Sulle vicende legate al Coronavirus per evitare inutili allarmismi senza però perdere di vista le prescrizioni mediche il dottore gastroenterologo materano Nicola D’Imperio, già primario all’ospedale Maggiore di Bologna dal 2001 al 2014, ha inviato alla nostra redazione una nota che contiene alcuni suggerimenti sulla vicenda sanitaria che sta creando il panico anche nella popolazione italiana. Di seguito la nota integrale.
Scrivo queste note perché ho già vissuto, nel 2003, il periodo della SARS che era causata anch’essa da un Corona virus con manifestazioni cliniche molto simili all’ultimo ceppo individuato attualmente, il CoV-2. Questo virus è stato scoperto già negli anni sessanta, in relazione al raffreddore comune, negli ultimi anni le manifestazioni cliniche sono state, oltre ai sintomi respiratori, anche le polmoniti. Questi tipi di virus sono ormai da tempo presenti da noi, cambianoin piccoli particolari ma hanno una storia e un’aggressività molto comune e simile a quelli dei virus influenzali. Nel 2003, al periodo della SARS, ero primario presso l’ospedale Maggiore di Bologna, il più grande ospedale dell’Emilia Romagna dedicato alle urgenze. I numeri degli infetti e dei decessi allora in Cina erano di gran lunga inferiori agli attuali, ma sapevamo bene che erano sottodimensionati, nonostante tutto ci riunimmo immediatamente per organizzare una prevenzione valida e un arginamento dei casi clinici manifesti. Fu quindi costituita una task force formata da tutti i medici, infermieri e tecnici responsabili dei settori sensibili, a cui partecipò anche il sindaco, che è il primo responsabile della sanità cittadina, e alcuni amministratori della città e della Regione, a cui noi sanitari presentammo un piano particolareggiato di prevenzione e contenimento dell’infezione. Oltre a seguire le indicazioni nazionali furono individuati i provvedimenti da mettere in atto localmente di cui elenco solo le principali:
– la definizione esatta del percorso da seguire in caso di sospetta SARS, sia a domicilio che in ambiente ospedaliero.

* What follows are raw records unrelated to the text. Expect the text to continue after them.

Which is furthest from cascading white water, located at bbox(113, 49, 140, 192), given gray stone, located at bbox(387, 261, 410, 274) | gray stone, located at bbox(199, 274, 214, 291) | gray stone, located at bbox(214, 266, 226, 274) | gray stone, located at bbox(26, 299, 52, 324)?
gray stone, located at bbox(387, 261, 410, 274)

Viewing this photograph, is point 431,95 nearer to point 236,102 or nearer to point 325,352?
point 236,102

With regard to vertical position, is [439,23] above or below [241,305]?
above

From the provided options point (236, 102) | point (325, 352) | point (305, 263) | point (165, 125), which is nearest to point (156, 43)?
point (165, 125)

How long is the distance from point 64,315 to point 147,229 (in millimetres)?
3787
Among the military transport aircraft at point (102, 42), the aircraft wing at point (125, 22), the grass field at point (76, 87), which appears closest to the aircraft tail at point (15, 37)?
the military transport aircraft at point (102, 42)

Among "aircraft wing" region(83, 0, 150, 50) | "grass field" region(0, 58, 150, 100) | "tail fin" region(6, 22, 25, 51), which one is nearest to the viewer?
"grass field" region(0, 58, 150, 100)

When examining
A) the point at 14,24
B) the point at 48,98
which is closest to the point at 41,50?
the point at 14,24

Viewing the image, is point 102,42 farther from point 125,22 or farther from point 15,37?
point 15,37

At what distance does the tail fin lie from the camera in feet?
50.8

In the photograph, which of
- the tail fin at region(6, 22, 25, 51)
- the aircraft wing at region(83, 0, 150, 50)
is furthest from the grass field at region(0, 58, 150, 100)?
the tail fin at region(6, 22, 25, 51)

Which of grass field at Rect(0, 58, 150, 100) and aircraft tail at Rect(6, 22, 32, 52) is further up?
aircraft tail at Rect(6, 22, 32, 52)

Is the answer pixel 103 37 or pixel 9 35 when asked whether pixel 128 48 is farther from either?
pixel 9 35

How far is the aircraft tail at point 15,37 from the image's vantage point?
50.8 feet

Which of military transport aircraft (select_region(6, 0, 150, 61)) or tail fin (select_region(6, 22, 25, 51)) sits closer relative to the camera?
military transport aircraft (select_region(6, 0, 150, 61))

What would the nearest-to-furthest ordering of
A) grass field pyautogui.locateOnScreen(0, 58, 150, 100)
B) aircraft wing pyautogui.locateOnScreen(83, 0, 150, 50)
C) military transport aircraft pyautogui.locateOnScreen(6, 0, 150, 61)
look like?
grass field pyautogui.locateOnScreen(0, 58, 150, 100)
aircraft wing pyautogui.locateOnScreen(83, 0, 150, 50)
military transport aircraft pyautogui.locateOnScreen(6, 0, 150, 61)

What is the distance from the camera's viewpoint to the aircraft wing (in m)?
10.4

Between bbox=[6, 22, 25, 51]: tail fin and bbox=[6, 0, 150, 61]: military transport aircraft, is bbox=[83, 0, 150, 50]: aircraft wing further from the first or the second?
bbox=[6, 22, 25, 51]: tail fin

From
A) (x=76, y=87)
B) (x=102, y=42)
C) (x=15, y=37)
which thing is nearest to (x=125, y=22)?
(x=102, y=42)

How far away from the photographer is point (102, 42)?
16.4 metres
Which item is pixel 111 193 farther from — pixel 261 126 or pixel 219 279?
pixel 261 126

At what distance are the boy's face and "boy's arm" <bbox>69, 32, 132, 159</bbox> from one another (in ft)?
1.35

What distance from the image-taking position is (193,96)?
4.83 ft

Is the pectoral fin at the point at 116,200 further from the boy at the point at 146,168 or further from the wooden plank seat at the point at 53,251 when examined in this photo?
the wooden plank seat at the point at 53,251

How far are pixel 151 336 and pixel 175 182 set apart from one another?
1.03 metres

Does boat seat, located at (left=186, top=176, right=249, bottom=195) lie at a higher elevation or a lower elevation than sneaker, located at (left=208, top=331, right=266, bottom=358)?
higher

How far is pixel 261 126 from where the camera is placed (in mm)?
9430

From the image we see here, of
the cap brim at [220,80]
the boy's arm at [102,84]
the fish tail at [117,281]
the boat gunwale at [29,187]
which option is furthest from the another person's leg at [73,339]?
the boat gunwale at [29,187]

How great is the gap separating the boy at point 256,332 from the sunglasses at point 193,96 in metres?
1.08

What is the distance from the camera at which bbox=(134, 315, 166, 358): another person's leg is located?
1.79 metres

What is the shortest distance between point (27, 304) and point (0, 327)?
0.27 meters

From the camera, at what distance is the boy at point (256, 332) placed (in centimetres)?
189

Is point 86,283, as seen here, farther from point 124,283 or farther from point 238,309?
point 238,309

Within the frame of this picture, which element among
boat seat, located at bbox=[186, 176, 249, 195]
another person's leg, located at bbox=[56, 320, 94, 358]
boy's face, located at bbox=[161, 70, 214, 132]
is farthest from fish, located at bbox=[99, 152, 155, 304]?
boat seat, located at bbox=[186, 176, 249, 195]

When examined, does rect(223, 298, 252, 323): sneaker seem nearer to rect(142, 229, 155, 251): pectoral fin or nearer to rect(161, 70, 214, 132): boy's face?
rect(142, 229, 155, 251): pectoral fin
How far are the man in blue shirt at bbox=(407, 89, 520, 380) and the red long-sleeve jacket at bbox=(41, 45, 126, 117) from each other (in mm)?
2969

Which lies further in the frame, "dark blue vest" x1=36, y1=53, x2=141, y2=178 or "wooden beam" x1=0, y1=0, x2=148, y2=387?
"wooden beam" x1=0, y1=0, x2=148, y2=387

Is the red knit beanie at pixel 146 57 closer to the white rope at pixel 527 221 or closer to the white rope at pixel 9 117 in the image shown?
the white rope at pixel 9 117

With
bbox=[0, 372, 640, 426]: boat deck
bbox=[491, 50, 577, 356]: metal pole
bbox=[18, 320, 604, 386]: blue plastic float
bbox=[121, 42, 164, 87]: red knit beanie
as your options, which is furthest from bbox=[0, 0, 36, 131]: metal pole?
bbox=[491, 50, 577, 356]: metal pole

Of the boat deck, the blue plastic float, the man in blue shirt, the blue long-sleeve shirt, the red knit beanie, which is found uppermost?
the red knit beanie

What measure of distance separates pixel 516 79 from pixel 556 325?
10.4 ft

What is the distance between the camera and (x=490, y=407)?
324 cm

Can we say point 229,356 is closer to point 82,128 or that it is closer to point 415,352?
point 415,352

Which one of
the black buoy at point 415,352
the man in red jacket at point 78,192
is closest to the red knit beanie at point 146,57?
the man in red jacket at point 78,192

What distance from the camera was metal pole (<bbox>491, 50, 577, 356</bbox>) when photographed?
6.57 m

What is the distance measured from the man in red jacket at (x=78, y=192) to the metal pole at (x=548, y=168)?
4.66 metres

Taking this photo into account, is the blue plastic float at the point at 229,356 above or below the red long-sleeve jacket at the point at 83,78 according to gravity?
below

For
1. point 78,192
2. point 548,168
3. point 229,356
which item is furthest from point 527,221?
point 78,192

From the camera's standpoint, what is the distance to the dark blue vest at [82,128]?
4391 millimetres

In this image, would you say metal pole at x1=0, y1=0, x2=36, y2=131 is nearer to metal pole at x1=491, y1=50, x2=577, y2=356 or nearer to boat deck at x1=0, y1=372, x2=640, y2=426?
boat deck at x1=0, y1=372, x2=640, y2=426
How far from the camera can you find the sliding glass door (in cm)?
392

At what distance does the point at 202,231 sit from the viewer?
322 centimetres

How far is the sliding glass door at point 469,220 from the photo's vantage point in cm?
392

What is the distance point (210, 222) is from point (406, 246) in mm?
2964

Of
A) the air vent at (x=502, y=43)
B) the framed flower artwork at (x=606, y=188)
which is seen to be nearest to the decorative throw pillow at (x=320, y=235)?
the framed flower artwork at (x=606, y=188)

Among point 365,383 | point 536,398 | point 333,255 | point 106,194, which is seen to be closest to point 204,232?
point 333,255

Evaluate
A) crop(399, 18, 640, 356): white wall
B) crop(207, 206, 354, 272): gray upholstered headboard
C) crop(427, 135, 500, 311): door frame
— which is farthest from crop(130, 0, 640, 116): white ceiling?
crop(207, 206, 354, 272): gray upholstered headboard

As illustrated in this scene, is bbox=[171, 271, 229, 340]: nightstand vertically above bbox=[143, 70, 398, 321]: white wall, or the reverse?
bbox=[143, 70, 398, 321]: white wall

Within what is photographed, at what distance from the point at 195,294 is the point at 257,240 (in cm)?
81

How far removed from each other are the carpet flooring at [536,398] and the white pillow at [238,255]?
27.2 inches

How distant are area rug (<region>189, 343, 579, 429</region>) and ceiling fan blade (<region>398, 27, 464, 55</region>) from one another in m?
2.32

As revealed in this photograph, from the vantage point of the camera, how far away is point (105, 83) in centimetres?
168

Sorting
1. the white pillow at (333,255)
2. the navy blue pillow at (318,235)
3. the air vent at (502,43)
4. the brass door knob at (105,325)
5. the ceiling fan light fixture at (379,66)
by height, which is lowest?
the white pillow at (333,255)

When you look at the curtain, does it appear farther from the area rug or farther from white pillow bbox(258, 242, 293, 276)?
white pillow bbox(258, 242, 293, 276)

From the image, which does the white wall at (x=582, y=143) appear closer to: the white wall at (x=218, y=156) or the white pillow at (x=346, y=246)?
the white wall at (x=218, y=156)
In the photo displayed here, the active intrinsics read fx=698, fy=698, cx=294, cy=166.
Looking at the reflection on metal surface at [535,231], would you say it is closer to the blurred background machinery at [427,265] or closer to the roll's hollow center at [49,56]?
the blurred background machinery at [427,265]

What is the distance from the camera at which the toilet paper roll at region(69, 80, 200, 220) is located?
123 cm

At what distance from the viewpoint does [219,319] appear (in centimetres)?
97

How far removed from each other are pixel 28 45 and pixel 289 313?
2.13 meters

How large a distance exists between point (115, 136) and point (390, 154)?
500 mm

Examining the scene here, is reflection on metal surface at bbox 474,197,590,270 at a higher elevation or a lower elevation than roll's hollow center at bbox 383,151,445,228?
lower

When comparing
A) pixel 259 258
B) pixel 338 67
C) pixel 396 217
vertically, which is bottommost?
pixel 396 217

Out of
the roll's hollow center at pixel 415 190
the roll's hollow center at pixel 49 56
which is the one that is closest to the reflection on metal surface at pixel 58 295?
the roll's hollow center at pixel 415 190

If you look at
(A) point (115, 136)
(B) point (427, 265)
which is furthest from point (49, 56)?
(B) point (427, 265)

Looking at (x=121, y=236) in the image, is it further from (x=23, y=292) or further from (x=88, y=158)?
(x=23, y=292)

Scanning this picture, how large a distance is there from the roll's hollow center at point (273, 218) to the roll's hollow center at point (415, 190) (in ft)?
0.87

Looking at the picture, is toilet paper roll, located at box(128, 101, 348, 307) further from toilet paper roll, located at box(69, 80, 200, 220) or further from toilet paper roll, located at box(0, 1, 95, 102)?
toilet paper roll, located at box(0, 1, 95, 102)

– la definizione esatta del percorso da seguire in caso di diagnosi accertata
– la stesura immediata di procedure diagnostico-terapeutiche specifiche per il virus della SARS
– la stretta collaborazione con l’osservatorio sanitario regionale e con quello comunale per arginare sia i casi conclamati che quelli sospetti.
– si individuarono nelle strutture sanitarie cittadine tutte le camere a pressione negativa capaci di ospitare i possibili pazienti.
– si dotarono tutti gli operatori sanitari di mascherine M3, capaci di bloccare l’ingresso del virus nelle vie respiratorie e al personale di tutti i reparti sensibili furono fornite tute ad isolamento completo.
– si approntò nel giro di 24 ore un manuale con le informazioni sull’infezione e con le regole igieniche, a disposizione degli operatori sanitari e dei cittadini.
– si suggerì agli amministratori pubblici di evitare ogni forma di discriminazione ed isolamento se non strettamente indispensabile per individui provenienti da aree infette.
Ed altre ancora su cui non mi dilungo.
Insomma eravamo già pronti, avevamo già un piano ben preciso per affrontare il problema se questo si fosse presentato. A luglio del 2003 l’infezione del coronavirus della SARS fu dichiarata conclusa e con esso anche il programma della taske force.
Ritengo utile suggerire a tutti di evitare inutili allarmismi per qualcosa che è poco più di un’epidemia influenzale, ma a condizione che gli organi sanitari ed amministrativi locali si muovano nella maniera più corretta, scientifica e razionale possibile, che abbiano un piano già ben definito nei dettagli in caso di necessità e che vengano messi in disparte gli opportunisti e gli “untori”.